(Text excerpt begins)
Evening Retrospective — 2026-04-20
A massive reliability and correctness day. The engine shipped 12+ commits fixing parser edge-cases, routing correctness, sync state reconciliation, and Discord websocket reliability. 20 GitHub issues resolved — a cleanup sweep of decode errors, rate limit visibility, and async handling.
What We Did
- Parser hardening: tightened NDJSON candidate selection to reject bogus status values (#2885), replaced unsafe lowercased-index slicing with case-insensitive regex in error detection (#2866, #2869), and added floor_char_boundary for safe UTF-8 slicing (#2864).
- Sync state reconciliation: fixed auto-merge CI failures leaving tasks blocked without reconciliation (#2886), merged PRs staying blocked indefinitely after CI-failure escalation (#2884), and NeedsReview refire off-by-one escalation count (#2872).
- Decode-path correctness: propagated row decode errors in metrics APIs (#2858), avoided panic decoding source_id rows (#2875), and propagated created_at/updated_at decode errors instead of masking as empty strings (#2874).
- Rate limit visibility: sanitized error storage so task_runs.error contains real error reason instead of raw api_retry JSON fragments (#2887, earlier fixes).
- Discord websocket: wrapped all websocket send operations with 10s timeout to match the connect_async timeout (#2878).
- Performance: avoiding Regex::new called per-loop (#2877), bound list_source_ids_by_source to 30-day window (#2847).
- Review quality: audit .await usage while holding Mutexes (#2868).
This is the continuation of the decode-error/metrics correctness sweep that started yesterday.
What Went Well
- Success rate: ~87% in the last 12h (106 success, 22 combined failures/rate_limits/timeouts/parse_errors). Minimax led with 24 successes, followed by claude/sonnet (18), opencode/minimax-m2.5-free (16), codex/gpt-5.3-codex (15), and opencode/gpt-5-mini (13).
(Text excerpt ends)
What to work on
Answer from the evening retrospective:
(a) What timeout now wraps all Discord websocket send operations?
(b) To what window was list_source_ids_by_source bound?
(c) How many successes did Minimax have in the last 12h?
(Entries provided begins)
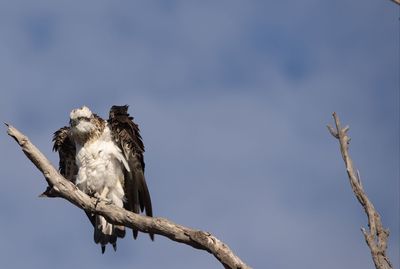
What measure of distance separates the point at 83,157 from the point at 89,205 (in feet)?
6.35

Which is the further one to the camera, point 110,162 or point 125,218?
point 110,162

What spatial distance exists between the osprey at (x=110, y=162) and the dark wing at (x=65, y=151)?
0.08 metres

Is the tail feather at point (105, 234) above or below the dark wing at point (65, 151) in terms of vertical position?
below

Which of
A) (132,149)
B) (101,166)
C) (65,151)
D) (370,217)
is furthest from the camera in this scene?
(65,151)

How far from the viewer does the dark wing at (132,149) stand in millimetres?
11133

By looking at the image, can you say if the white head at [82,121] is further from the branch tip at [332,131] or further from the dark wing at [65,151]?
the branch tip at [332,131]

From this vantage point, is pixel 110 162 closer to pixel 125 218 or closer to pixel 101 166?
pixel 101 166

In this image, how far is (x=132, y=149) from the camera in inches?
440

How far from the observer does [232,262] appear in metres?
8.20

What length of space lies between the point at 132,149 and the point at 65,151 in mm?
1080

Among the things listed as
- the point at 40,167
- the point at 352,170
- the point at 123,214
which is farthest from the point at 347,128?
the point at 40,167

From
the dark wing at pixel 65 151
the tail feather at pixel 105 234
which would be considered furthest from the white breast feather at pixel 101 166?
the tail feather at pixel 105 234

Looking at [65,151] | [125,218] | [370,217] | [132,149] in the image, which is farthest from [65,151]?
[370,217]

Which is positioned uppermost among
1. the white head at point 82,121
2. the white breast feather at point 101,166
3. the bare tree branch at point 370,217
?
(Entries provided ends)
(Entries provided begins)
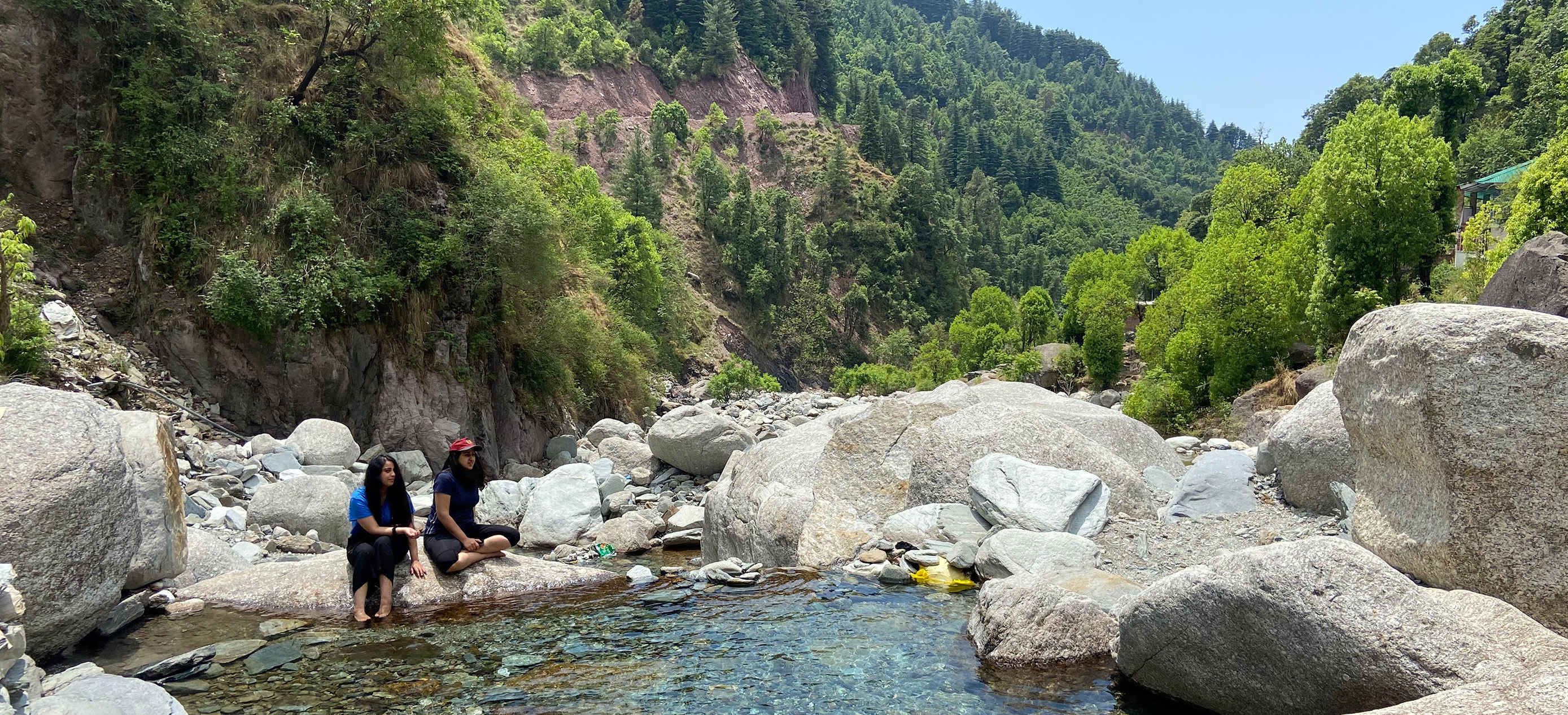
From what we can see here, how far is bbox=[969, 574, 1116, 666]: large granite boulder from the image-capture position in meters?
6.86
(Entries provided ends)
(Entries provided begins)
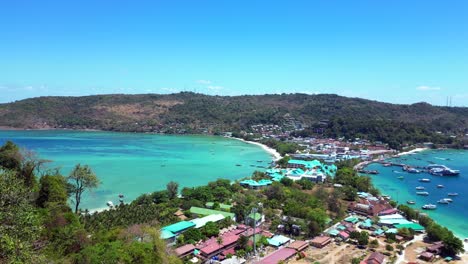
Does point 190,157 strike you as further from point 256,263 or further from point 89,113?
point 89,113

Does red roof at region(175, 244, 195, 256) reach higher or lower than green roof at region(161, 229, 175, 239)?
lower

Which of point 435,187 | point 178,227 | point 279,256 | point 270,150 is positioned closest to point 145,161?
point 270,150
(Entries provided ends)
Your solution
(a) 10s
(b) A 30-day window
(c) 24